Franklin starts his new narration by again explaining the start of the Pennsylvania public library. He discusses in detail how the people of Pennsylvania become subscribers to the library and make reading the fashion of the day. As a result, they improve their minds and become more educated. The young tradesmen are particularly interested in joining the library, for they have no better diversion than reading, Franklin forms the library with the help of Charles Brockden, the scrivener. They create an article of principles to spell out the terms of the library. Later, another charter is drawn to give it perpetuity. Finding subscribers in the beginning is not an easy task, and Franklin tries a variety of approaches before he is successful.
The library helps Franklin further his personal knowledge. Every day, he dedicates two hours for study, allowing himself no other entertainment than reading. At the same time, he continues working very hard in his business. He follows his father's advice that he who works hard will perhaps have the honor of standing before kings, which of course, comes true in his case. He has the opportunity to stand in front of five kings and the honor of sitting with one.
Franklin gives credit for his success to his wife Deborah, who serves Franklin as a sincere helpmate. She works along with him in his business by doing small, but essential jobs like folding and stitching pamphlets, tending shop, and buying old linen rags. Like her husband, she believes in a life of simplicity. She has no servants, chooses inexpensive furniture, and sets a plain and simple table. For a long time, she serves Franklin his bread and milk in an earthen bowl with a pewter spoon. Later, she buys him a china bowl and a silver spoon for the simple reason that she feels he deserves them.
This section reveals Franklin's commitment towards the society in which he lives, towards his own personal growth, and towards his wife. He feels that he has prospered due to the society around him, and he willingly devotes his time and energy for its betterment. He introduces the library system for the public good, knowing that reading would generally enable a person to enlarge his scope of vision and understanding. He admits that at first people were suspicious about having to pay subscriptions to join the library, but through his typical hard work and persistence, he made the library a success.

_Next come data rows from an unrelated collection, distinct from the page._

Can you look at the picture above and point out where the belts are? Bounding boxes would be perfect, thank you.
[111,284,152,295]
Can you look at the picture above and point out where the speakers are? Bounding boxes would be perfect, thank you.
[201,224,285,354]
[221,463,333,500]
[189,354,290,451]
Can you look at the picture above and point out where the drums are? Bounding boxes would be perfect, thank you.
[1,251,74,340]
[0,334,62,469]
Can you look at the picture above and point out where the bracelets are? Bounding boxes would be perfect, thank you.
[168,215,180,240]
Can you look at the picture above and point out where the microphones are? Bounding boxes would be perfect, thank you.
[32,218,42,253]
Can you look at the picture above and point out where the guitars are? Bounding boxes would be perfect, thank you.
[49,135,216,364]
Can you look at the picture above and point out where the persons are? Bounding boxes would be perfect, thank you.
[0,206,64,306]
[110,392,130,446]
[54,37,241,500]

Franklin uses the library he has created to better himself. Although he is committed to his work, he also commits himself to reading and studying two hours each day. He faithfully goes to the library to accomplish this goal. Franklin is also committed to his wife Deborah, who he sees as his helpmate. He influences her in her simple lifestyle and allows her to be a part of his business. His commitment to her pays big rewards, for she obviously cares deeply about her husband.